I spent the next twelve years looking for someone who could give me what that moment took away - the uncomplicated experience of being good enough, just as I was, without conditions.


Cultic relationships are frequently the meeting of two people, each with unhealed wounds in a configuration that serves neither of them well. That does not excuse the harm. It does make it comprehensible. And comprehensibility is where healing begins.


The key to understanding cultic relationships is to understand that the entry point is always a line directly to the thing you most wanted and needed at some earlier time.

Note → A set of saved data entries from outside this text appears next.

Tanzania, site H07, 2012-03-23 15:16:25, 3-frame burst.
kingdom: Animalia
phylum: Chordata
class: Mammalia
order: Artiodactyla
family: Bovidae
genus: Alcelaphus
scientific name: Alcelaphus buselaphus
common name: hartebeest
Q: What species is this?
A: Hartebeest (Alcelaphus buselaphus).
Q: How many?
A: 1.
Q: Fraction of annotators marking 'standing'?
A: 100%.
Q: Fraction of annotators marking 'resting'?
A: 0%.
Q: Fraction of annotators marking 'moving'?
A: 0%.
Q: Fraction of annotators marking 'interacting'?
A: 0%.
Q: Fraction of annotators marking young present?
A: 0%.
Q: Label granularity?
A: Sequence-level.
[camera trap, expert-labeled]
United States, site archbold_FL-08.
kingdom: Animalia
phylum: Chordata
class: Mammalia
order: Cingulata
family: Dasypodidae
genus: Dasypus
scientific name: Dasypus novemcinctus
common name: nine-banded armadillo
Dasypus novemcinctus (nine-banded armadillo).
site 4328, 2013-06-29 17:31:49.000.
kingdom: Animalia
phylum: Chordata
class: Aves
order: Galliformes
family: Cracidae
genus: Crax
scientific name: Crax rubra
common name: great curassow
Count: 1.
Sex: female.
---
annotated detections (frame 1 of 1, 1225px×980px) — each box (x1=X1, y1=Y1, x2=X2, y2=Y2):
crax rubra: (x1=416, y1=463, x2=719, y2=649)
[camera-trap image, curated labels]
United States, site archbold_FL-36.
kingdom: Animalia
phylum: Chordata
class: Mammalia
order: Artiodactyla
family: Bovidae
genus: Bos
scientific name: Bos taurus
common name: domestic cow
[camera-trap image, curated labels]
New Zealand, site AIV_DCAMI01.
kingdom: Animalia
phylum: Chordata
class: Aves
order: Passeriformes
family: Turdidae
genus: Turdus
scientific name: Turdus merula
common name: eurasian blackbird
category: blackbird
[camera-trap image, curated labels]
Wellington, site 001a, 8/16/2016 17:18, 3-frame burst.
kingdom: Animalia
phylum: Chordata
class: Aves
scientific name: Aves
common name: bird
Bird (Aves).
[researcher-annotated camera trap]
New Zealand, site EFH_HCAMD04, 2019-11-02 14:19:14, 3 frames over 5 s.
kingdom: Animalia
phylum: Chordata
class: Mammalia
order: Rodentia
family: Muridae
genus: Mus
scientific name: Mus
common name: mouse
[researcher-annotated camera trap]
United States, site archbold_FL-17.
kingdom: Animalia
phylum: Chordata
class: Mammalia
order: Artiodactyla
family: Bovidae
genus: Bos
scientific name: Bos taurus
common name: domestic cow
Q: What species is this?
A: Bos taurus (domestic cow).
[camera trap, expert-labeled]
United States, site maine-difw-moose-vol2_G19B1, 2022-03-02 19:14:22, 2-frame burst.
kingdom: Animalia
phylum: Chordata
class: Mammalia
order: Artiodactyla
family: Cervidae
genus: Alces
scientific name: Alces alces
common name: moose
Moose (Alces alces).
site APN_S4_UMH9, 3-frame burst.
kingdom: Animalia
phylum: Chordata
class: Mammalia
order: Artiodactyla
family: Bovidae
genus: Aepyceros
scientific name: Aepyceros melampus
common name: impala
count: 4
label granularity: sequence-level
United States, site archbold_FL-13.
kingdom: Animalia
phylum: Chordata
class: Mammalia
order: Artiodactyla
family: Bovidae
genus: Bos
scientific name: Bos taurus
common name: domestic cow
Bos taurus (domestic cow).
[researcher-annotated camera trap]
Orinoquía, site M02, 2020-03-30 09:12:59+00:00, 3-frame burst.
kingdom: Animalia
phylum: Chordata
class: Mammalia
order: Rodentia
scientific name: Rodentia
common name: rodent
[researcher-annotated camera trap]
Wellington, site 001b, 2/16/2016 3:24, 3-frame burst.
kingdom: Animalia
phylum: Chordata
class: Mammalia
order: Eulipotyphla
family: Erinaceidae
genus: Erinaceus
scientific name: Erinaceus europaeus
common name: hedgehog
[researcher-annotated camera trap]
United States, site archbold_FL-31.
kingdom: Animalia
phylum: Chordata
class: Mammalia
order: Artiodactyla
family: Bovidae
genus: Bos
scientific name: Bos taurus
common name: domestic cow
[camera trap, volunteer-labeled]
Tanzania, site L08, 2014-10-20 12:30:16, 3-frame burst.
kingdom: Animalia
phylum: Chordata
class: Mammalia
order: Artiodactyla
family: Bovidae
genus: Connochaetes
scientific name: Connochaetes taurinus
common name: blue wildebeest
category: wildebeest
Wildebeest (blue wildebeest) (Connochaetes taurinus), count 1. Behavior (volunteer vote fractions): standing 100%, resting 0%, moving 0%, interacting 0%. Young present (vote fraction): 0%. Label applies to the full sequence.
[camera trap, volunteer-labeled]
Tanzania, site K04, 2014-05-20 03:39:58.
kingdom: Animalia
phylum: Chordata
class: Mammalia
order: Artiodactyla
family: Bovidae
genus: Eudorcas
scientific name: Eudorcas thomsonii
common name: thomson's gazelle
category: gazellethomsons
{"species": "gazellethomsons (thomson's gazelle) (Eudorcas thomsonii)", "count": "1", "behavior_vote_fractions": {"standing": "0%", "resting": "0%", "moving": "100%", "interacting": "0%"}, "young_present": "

The cultic relationship is not a rare and exotic phenomenon that happens to other people in unusual circumstances. It is one of the most common and most consequential dynamics in human life. It begins in the most ordinary places: a parent’s kitchen, a coach’s locker room, a lover’s apartment. And it operates through the most ordinary human material: the need to be loved, the need to belong, the need to be told that you are, finally, enough.


Understanding the mechanism does not make you immune to it. But it gives you something I did not have for twenty years: the ability to see it while you are inside it. To feel the ground shifting beneath a relationship and name what is shifting and why. To recognize that the approval you are working so hard to earn is not actually available — that the target keeps moving not because you keep falling short, but because a moving target is how the relationship maintains its hold on you.


You deserved love. You still do. You always did.


That is not a therapeutic platitude. It is the very thing my guru offered me on a beach at sixteen. And then withheld it.


The offering resonated with me.


It took me twenty years to realize it was actually a manipulation.